**Excerpt to read**
*** Block opens ***

A tense but open game at Wembley saw the score at 1–1 in the final quarter of an hour when England won a corner. Alan Ball delivered it to the edge of the area to Hurst, who tried a shot on the turn. The ball deflected high into the air and bounced down into the penalty area where Peters rifled home a half-volley. West Germany equalised in the final seconds, though glory would still come the team's way with the 4–2 win in extra time, and Hurst – like Peters, winning only his eighth cap – completing a historic hat-trick.

1970 World Cup
Peters played in England's three group games in the 1970 World Cup finals in Mexico, from which they qualified, again with West Germany waiting in the last eight. Peters scored against Germany again early in the second half – a run and finish from behind a defender which no West German player had spotted – to establish a 2–0 lead, but later Ramsey committed a tactical error by substituting Peters and Bobby Charlton with Colin Bell and Norman Hunter, and West Germany won 3–2 in extra-time.

*** Block closes ***

**Extracted records**

*** Block opens ***

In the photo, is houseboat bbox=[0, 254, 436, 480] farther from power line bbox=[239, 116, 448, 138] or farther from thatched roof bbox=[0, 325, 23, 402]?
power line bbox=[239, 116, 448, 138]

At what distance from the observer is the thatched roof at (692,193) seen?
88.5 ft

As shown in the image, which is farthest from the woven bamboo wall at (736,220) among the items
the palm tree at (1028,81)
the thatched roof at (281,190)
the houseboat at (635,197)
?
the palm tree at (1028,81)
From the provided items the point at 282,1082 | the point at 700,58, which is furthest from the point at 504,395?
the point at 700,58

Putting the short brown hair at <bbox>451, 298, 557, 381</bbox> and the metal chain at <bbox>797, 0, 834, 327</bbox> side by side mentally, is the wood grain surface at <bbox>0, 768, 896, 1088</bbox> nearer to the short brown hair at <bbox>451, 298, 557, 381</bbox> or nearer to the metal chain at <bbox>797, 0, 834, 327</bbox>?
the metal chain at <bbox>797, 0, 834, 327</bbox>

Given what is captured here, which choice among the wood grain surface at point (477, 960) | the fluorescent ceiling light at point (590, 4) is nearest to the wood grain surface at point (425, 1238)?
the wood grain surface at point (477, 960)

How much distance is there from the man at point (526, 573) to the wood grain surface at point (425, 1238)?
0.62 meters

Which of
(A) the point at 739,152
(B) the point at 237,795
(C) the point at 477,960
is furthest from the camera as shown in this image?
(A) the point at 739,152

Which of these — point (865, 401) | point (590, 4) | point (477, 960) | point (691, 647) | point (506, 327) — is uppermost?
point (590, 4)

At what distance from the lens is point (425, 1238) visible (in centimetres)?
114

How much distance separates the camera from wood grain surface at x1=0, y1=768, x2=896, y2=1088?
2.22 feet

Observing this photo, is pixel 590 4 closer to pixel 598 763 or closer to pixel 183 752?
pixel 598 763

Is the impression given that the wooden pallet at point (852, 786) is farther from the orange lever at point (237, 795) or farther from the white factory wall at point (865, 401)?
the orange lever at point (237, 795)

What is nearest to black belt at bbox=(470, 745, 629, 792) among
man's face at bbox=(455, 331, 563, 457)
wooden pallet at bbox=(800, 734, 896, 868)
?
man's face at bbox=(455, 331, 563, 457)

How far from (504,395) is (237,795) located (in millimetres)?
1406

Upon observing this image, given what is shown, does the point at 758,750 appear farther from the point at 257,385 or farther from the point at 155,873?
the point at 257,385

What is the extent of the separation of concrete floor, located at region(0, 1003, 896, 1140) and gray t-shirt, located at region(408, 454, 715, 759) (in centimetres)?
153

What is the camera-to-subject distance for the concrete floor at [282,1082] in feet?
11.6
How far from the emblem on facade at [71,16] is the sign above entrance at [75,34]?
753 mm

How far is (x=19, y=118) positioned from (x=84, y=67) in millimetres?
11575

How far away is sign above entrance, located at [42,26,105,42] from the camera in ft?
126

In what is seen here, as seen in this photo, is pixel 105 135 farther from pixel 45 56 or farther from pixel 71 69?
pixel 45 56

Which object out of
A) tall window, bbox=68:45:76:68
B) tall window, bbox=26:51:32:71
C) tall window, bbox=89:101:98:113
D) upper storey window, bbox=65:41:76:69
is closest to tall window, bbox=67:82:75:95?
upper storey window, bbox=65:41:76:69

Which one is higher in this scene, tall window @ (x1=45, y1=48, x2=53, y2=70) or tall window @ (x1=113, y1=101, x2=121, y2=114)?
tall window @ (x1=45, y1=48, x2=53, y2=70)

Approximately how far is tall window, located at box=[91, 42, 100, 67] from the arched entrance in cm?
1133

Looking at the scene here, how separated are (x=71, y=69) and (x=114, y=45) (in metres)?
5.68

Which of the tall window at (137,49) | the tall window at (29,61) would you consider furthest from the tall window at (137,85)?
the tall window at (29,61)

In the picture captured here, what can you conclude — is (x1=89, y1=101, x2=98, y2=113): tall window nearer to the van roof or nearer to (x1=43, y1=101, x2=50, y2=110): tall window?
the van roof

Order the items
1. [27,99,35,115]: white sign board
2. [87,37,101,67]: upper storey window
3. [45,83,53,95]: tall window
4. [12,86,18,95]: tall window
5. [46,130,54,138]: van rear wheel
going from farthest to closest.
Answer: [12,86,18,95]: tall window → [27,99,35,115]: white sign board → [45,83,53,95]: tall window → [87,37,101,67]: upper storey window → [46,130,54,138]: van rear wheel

*** Block closes ***

**Activity list**
1/ Rewrite the excerpt on England's World Cup games from "A tense but" to "a historic hat-trick.", putting "free kick" in place of "corner".
2/ Answer these questions from the excerpt on England's World Cup games.
(a) What was the final score of the Wembley match after extra time?
(b) In which country were the 1970 World Cup finals held?
(c) Which two players came on for Peters and Bobby Charlton?

**Answers given**
1/
A tense but open game at Wembley saw the score at 1–1 in the final quarter of an hour when England won a free kick. Alan Ball delivered it to the edge of the area to Hurst, who tried a shot on the turn. The ball deflected high into the air and bounced down into the penalty area where Peters rifled home a half-volley. West Germany equalised in the final seconds, though glory would still come the team's way with the 4–2 win in extra time, and Hurst – like Peters, winning only his eighth cap – completing a historic hat-trick.

2/
(a) England won 4–2.
(b) Mexico.
(c) Colin Bell and Norman Hunter.